** Extrait choisi **
Un « chantre du peuple juif »(9) Edmond Fleg meurt en 1963 dans un immeuble parisien du quai aux Fleurs, où a vécu le philosophe Vladimir Jankélévitch. Il laisse une œuvre composée de roman – L’enfant prophète (1926) -, de pièces de théâtre – Le Juif du pape (1925), La maison de bon Dieu (1920) -, et de livrets d’opéra – Macbeth (1909), avec le compositeur suisse Ernest Bloch et Œdipe (1923-1930) avec le compositeur et maestro roumain Georges Enesco. On ne peut qu’espérer qu’Edmond Fleg devienne, si ce n’est un modèle, du moins un inspirateur et un guide pour la jeunesse juive qui fréquente les centres portant son nom, et parmi elle les futurs leaders de la communauté juive française. Une jeunesse, cible de l’intérêt d’Edmond Fleg, président d’honneur dès les années 1920 des Eclaireurs israélites de France (EIF)(10) qui a donné le nom de son mentor prestigieux à une forêt en Israël.
POURQUOI JE SUIS JUIF (11)
Il faut qu’Israël, espoir du Messie, reste Israël jusqu’à la fin des temps… Les juifs sont juifs et veulent rester juifs toujours, partout. Même malgré eux, ils restent juifs. Or, toute minorité semble suspecte à la majorité. Faut-il un coupable à tout prix ? On le cherche dans la minorité. Cent Juifs sont bolcheviks ? Tous les juifs sont bolcheviks ! La guerre se voit au XXe siècle ? Les juifs ont machiné la guerre ! On ne reproche aux juifs qu’une chose : ils veulent être juifs…
La preuve de D. est dans l’existence d’Israël.

** Entrées retenues **
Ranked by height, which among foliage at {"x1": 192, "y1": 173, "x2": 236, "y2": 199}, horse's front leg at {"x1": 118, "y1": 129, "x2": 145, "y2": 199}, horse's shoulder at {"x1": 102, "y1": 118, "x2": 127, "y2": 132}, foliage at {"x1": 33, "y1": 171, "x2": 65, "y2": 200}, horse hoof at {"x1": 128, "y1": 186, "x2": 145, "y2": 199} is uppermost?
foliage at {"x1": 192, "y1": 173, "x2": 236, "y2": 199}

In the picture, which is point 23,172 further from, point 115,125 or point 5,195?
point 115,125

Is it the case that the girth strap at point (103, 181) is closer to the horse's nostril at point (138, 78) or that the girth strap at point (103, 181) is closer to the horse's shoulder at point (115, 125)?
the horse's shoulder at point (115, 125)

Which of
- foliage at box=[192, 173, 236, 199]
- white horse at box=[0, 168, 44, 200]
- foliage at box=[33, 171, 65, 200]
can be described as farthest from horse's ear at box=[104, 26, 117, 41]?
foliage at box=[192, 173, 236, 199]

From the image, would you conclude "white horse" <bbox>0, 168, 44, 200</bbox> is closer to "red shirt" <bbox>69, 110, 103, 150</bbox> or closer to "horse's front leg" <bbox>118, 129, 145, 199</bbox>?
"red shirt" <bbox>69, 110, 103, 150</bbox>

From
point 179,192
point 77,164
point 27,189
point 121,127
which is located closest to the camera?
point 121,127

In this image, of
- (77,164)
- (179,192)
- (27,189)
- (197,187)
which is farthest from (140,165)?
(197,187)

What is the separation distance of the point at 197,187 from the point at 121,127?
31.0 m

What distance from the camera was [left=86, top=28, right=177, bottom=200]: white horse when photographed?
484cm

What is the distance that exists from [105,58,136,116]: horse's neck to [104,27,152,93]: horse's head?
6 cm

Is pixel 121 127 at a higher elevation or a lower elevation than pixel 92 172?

** Travail demandé **
• A. Pour chaque affirmation, indiquez par oui ou par non si elle est conforme à l'extrait sur Edmond Fleg, et citez mot pour mot les termes de l'extrait qui permettent de trancher.
(i) Edmond Fleg est mort en 1963 dans un immeuble du quai aux Fleurs.
(ii) Edmond Fleg a écrit le livret de Macbeth avec Georges Enesco.
(iii) Edmond Fleg a été président d'honneur des Eclaireurs israélites de France dès les années 1930.
• B. Recopiez sans rien changer le passage de l'extrait sur Edmond Fleg qui va de « Il faut qu’Israël, espoir » jusqu'à « dans l’existence d’Israël. ».

** Résultats attendus **
• A.
(i) Oui : « Edmond Fleg meurt en 1963 dans un immeuble parisien du quai aux Fleurs »
(ii) Non : « Macbeth (1909), avec le compositeur suisse Ernest Bloch »
(iii) Non : « président d’honneur dès les années 1920 des Eclaireurs israélites de France (EIF) »

• B.
Il faut qu’Israël, espoir du Messie, reste Israël jusqu’à la fin des temps… Les juifs sont juifs et veulent rester juifs toujours, partout. Même malgré eux, ils restent juifs. Or, toute minorité semble suspecte à la majorité. Faut-il un coupable à tout prix ? On le cherche dans la minorité. Cent Juifs sont bolcheviks ? Tous les juifs sont bolcheviks ! La guerre se voit au XXe siècle ? Les juifs ont machiné la guerre ! On ne reproche aux juifs qu’une chose : ils veulent être juifs…
La preuve de D. est dans l’existence d’Israël.